I'm using OpenEars in my app for performing the recognition of some words and sentences. I have followed the basic tutorial for the offline speech recognition and executed a porting in Swift. This is the setup procedure
self.openEarsEventsObserver = OEEventsObserver()
self.openEarsEventsObserver.delegate = self
let lmGenerator: OELanguageModelGenerator = OELanguageModelGenerator()
addWords()
let name = "LanguageModelFileStarSaver"
lmGenerator.generateLanguageModelFromArray(words, withFilesNamed: name, forAcousticModelAtPath: OEAcousticModel.pathToModel("AcousticModelEnglish"))
lmPath = lmGenerator.pathToSuccessfullyGeneratedLanguageModelWithRequestedName(name)
dicPath = lmGenerator.pathToSuccessfullyGeneratedDictionaryWithRequestedName(name)
The recognition works well in a quiet room for both single words and whole sentences ( I would say it has a 90% hit rate).
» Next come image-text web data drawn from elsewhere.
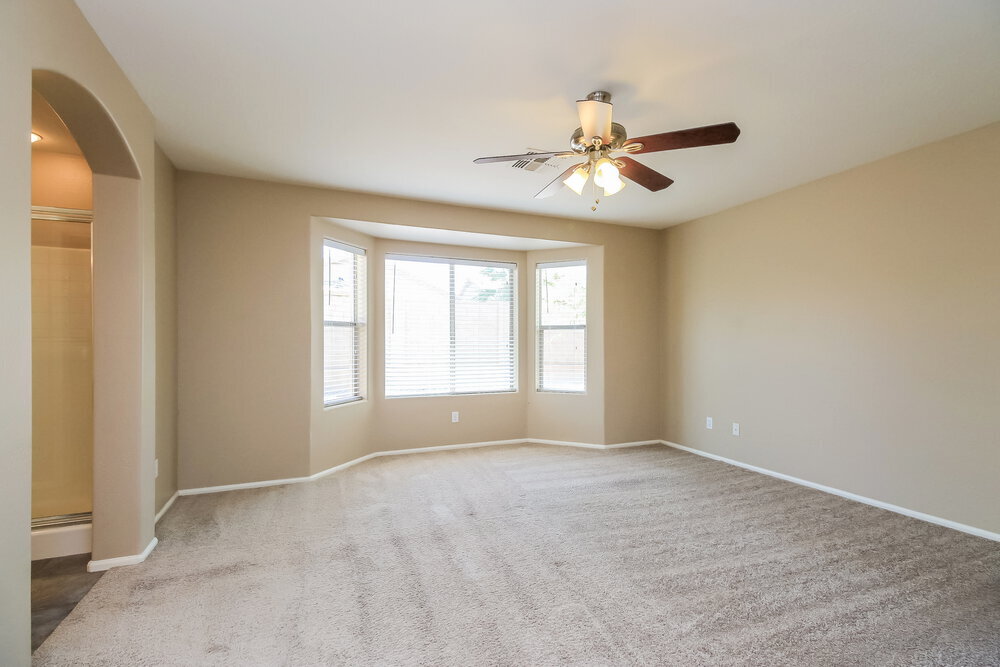 Building Photo - 2175 W Goldmine Mountain Dr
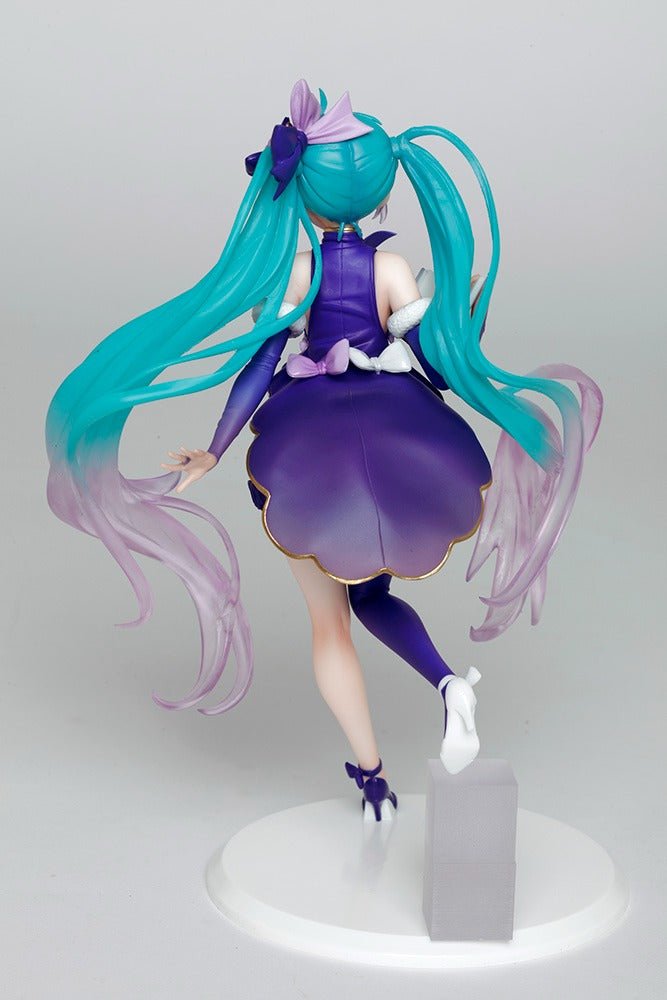 Taito - Vocaloid - Hatsune Miku 3rd Season Winter Version Prize Figure - Fundom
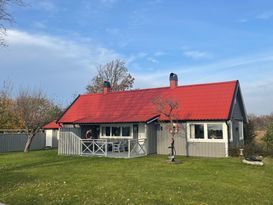 Cabin near ocean and Torekov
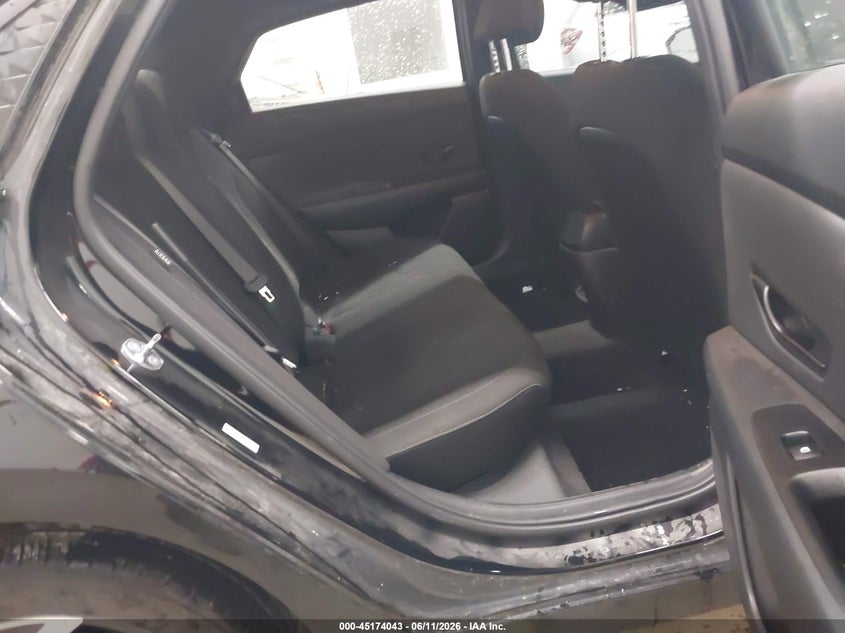 2025 Hyundai Elantra VIN KMHLM4DG8SU012453 IAAI salvage auction — HAIL, Salvage (Iowa), sold $8,300 on 2026-07-27 (photo 8)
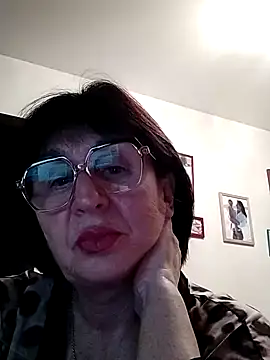 AlbinaXPretty online show from 12-01-24, 04:29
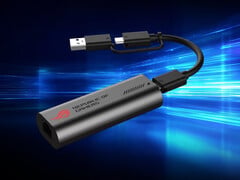 ROG USB-C10G 在美国亚马逊上的零售价为 98.87 美元。图为该以太网适配器的宣传图。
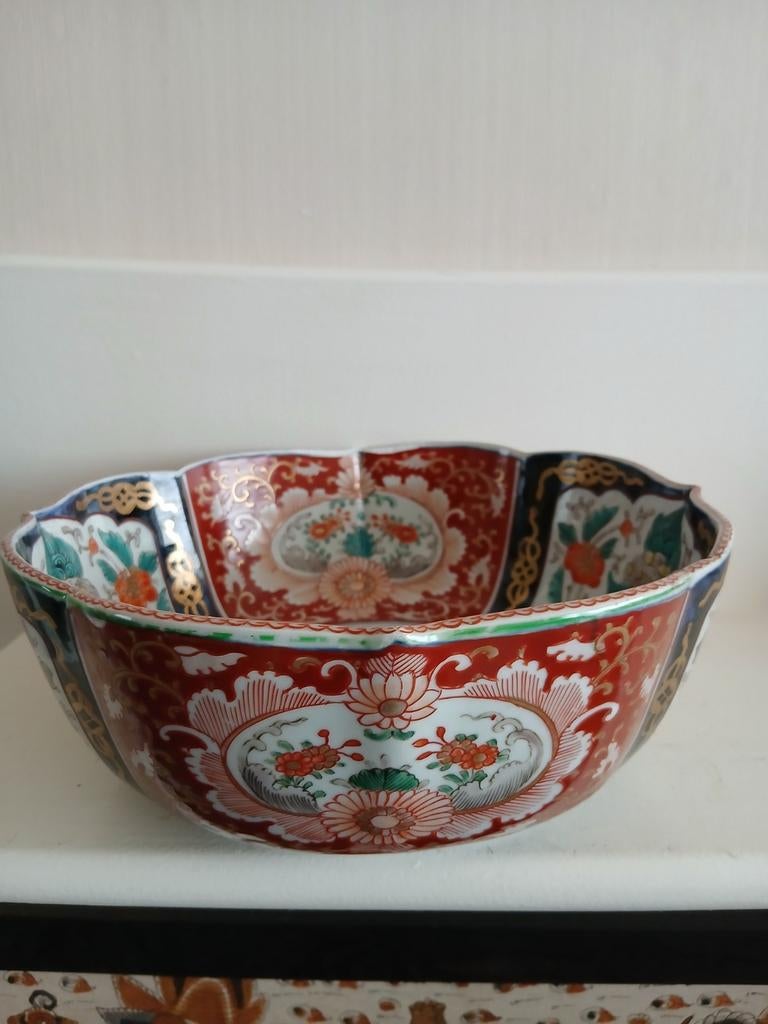 Japanse Imari kom schaal met geschulpte rand, Ophalen of Verzenden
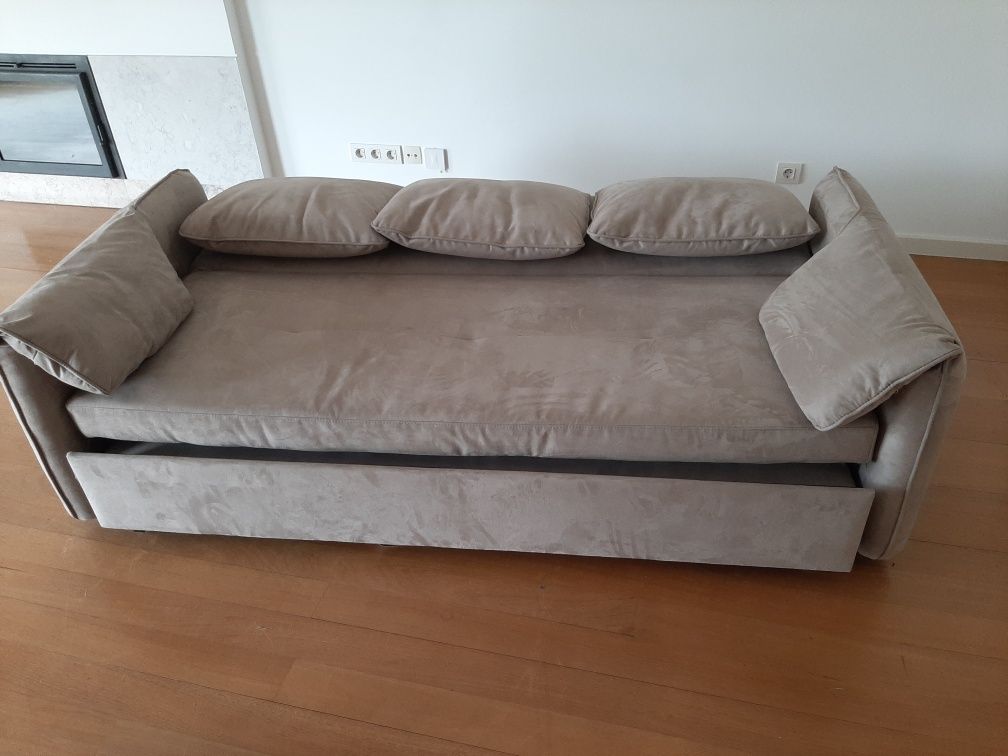 Sofá-cama + cama individual com rodas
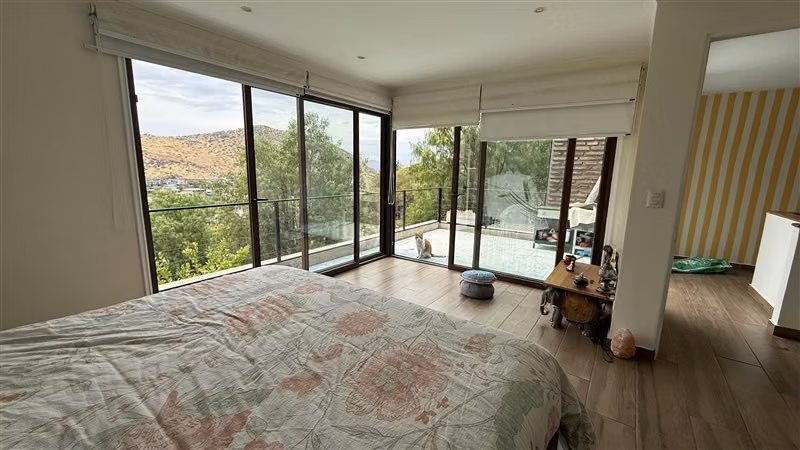 Casa en venta de 3 dorm. en Colina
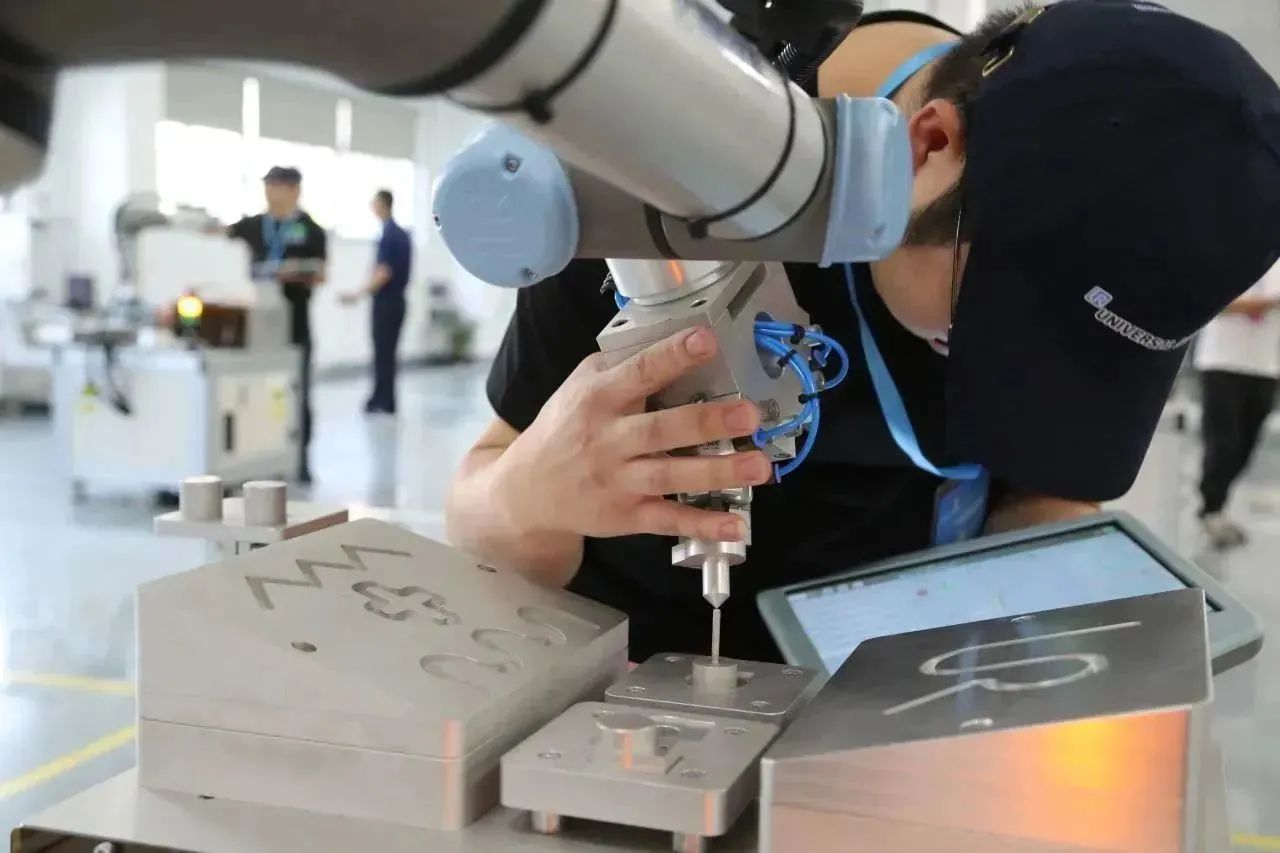 優(yōu)傲機器人協(xié)辦2023嘉興市機器人技能大賽圓滿(mǎn)落幕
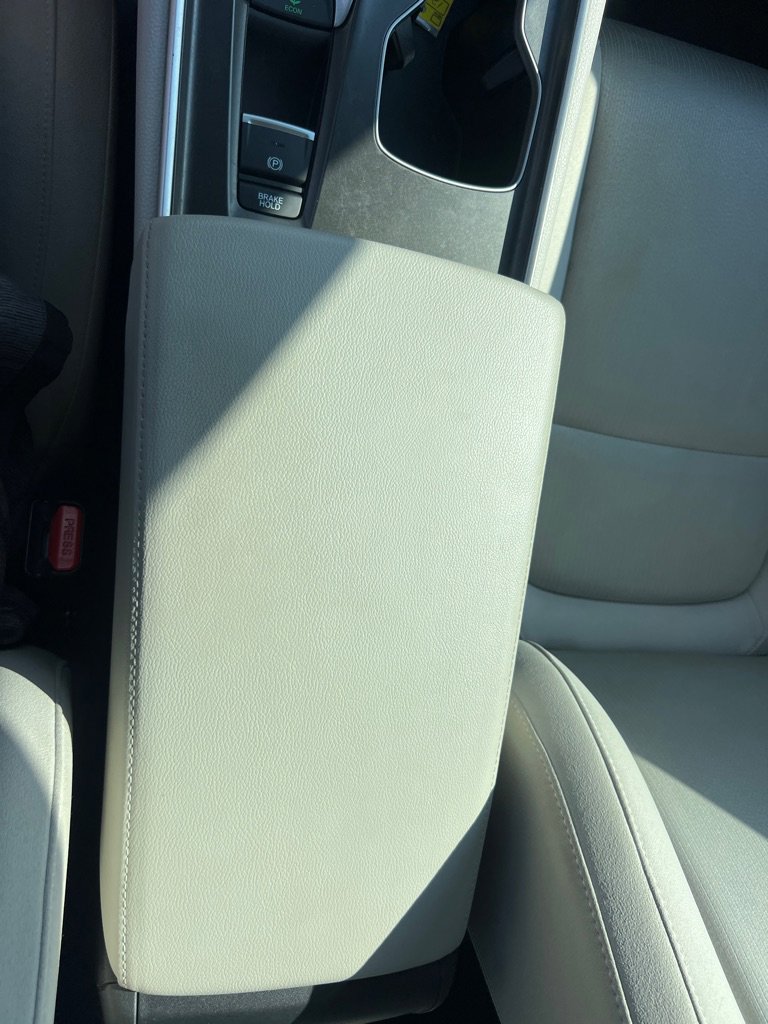 Used 2018 Honda Accord LX image 32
However, when I tried in quiet pub with a light background noise the app had serious difficulties in recognising even just word. Is there any way to improve the speech recognition when there is background noise?
If the background noise is more or less uniform (i.e. has a regular pattern), you can try adaptation of the acoustic model, otherwise it's an open problem sometimes referred to as the cocktail party effect, which can be part solved using DNNs.